Mwamlima also said a lot of major operations are postponed due to shortage of blood and patients who could ably be assisted at the hospital are referred to other hospitals.

“We lose lives because of this problem. A significant number of deaths, especially in maternity and pediatric wards, could be avoided if the hospital had adequate supply of blood all the time. One in every two maternal deaths that occur at this hospital are due to lack of blood supply,” said Mwamlima

Following this acute shortage of blood, the hospital relies on Malawi Blood Transfusion Service (MBTS) for most of its blood supply. It has a weekly schedule of collecting blood from MBTS every Wednesdays.

However, there are situations where the hospital fails to get blood from MBTS when it also runs short.

“In such circumstances, we ask patients’ guardians or relatives to donate the blood,” he said.

But why do people shun blood donation to the extent of hospitals running dry? Random interviews found that people have different reasons.

Kennedy Malija from Vusojere in Ntchisi said he could not donate blood because there were no messages from authorities to convince him to think of donating blood.

“There is no way one can wake up and travel over 40 km just to donate blood. Messages should be developed targeting rural areas. We should be made to understand the importance of such a gesture,” said Malija.

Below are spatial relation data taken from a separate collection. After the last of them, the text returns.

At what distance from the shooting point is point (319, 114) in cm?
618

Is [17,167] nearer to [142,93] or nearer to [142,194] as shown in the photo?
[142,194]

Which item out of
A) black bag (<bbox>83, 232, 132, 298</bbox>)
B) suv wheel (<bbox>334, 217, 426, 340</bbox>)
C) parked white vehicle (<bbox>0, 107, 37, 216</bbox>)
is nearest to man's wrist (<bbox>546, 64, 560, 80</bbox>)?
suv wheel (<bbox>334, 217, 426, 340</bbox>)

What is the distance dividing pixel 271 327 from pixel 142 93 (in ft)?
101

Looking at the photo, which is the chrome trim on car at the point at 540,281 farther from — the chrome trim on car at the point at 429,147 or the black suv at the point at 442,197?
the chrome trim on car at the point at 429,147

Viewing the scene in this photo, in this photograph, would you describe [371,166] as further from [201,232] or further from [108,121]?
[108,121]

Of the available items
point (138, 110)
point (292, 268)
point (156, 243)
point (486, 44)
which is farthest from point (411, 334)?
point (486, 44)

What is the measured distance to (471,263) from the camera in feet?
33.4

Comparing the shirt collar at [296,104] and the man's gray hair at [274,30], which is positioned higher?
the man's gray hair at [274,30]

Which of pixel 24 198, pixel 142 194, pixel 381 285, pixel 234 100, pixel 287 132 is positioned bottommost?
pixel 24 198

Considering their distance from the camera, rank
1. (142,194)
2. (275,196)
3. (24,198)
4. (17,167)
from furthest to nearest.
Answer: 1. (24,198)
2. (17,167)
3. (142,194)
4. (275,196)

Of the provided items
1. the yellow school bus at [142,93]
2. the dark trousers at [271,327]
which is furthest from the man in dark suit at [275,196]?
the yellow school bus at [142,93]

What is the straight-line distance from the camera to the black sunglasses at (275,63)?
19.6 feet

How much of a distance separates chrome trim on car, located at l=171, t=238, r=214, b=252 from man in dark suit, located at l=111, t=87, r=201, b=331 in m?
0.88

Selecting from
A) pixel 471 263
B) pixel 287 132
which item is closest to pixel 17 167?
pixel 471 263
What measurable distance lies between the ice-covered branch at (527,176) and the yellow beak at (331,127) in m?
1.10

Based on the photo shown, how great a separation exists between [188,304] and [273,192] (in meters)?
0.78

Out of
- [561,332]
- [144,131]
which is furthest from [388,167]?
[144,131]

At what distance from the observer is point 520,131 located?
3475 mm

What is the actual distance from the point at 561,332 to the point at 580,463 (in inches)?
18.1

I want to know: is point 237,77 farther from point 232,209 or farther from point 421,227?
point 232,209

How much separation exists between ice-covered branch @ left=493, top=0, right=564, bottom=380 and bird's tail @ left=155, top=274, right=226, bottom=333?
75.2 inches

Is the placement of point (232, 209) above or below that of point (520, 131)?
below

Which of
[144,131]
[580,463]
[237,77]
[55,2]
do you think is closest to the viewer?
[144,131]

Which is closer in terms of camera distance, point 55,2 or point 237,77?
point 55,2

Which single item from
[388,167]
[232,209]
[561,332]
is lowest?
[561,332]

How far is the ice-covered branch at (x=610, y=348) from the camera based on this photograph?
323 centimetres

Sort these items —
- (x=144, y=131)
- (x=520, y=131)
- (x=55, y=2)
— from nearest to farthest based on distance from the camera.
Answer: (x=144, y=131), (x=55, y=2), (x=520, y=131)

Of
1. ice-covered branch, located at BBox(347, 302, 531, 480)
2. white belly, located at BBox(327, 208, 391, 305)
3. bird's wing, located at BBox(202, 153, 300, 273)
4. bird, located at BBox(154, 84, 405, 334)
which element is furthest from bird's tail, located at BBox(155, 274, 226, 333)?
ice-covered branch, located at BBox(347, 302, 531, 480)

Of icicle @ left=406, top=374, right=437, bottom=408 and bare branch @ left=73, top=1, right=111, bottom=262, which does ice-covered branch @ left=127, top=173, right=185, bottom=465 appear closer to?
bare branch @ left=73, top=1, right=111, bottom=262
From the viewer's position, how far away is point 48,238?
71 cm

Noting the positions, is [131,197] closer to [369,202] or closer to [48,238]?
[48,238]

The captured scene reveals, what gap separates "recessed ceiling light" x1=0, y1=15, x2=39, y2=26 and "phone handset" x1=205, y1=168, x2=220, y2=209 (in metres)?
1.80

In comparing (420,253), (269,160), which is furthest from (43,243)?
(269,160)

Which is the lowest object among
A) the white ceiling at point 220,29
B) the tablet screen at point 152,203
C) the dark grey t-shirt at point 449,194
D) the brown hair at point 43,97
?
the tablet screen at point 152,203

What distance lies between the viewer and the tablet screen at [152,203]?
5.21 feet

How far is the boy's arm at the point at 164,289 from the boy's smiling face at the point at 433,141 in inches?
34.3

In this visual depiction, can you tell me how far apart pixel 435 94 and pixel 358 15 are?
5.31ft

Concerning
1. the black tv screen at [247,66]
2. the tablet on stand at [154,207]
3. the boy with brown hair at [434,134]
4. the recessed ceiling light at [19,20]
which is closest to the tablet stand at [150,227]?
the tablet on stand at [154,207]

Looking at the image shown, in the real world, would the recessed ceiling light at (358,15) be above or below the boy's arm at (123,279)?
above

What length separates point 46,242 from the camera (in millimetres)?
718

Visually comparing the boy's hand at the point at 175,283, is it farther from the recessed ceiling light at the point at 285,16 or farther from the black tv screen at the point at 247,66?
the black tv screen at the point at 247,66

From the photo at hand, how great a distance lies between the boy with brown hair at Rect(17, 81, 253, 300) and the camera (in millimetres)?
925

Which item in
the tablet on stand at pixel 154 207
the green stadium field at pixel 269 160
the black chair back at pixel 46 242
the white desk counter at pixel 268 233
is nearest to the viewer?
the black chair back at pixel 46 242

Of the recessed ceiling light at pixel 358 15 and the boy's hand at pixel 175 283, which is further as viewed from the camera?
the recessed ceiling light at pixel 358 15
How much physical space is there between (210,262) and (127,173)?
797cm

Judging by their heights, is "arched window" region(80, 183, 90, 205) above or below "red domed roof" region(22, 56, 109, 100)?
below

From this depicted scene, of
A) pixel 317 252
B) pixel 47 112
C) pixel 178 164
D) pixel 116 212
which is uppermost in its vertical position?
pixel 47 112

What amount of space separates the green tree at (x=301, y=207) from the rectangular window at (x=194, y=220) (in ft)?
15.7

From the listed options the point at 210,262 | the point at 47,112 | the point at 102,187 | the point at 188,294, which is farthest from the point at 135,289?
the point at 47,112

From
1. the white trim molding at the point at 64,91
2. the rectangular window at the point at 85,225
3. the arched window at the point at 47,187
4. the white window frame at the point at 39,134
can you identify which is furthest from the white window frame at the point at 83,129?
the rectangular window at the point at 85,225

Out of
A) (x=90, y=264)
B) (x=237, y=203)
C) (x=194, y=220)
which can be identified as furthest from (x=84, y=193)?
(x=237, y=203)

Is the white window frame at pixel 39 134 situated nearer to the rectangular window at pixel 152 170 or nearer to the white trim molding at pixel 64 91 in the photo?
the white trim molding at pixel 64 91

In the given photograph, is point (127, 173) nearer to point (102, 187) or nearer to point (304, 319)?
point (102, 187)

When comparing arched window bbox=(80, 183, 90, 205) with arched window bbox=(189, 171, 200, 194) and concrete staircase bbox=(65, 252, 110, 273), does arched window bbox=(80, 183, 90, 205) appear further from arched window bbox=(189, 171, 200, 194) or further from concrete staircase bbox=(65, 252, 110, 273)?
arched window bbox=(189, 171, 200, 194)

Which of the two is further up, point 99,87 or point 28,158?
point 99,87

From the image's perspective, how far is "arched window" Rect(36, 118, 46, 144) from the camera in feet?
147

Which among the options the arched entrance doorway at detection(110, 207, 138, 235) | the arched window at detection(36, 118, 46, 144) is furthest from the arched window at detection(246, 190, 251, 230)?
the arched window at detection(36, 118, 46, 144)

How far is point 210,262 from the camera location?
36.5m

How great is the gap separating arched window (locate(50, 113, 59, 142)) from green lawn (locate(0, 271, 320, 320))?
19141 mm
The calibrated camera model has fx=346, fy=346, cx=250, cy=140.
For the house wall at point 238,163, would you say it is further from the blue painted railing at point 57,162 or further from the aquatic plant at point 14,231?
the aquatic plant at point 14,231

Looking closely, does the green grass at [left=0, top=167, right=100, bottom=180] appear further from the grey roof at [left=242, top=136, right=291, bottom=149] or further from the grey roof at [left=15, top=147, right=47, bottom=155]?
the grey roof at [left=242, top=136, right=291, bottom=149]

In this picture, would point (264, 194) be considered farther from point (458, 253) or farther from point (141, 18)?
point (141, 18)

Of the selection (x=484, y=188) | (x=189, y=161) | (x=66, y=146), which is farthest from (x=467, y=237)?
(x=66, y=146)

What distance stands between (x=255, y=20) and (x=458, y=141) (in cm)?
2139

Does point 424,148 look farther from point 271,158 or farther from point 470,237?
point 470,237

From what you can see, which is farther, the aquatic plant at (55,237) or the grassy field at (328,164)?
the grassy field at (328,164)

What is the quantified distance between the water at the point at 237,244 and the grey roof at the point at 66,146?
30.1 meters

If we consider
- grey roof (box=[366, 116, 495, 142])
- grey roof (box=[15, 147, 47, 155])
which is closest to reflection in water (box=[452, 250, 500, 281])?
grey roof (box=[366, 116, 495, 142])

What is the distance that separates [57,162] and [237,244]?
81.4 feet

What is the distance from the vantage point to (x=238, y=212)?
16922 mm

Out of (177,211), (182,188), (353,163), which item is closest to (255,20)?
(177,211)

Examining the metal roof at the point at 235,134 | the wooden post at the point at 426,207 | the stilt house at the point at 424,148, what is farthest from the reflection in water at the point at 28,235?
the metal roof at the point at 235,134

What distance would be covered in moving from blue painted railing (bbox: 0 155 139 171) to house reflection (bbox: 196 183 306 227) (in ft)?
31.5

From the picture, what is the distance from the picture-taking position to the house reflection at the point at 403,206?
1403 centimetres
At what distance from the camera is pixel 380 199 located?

House wife Jannet Nkhokwe received blood from her aunt after a miscarriage. While realising the importance of blood donations, she has never donated.

Nkhokwe says she can donate, but doesn’t know how as she has little information.

“What I know is that blood can only be donated when your relative needs it. I don’t know of any arrangement to donate voluntarily.

“If I knew, I could have donated and probably encouraged others to do the same,” said Nkhokwe.

Mwalima agrees.

“We haven’t engaged communities enough to motivate potential blood donors. We could conduct campaigns across the district to improve the situation,” he said.

Senior Chief Malenga of Ntchisi urged all stakeholders to take the messages of importance of blood donation to rural areas so that people develop the culture of donating blood.

MBTS executive director Natasha Msamala said her organisation will be conducting research on why people shun blood donation in the next three months.

She too agrees that people have not yet received information on blood donation especially in rural areas.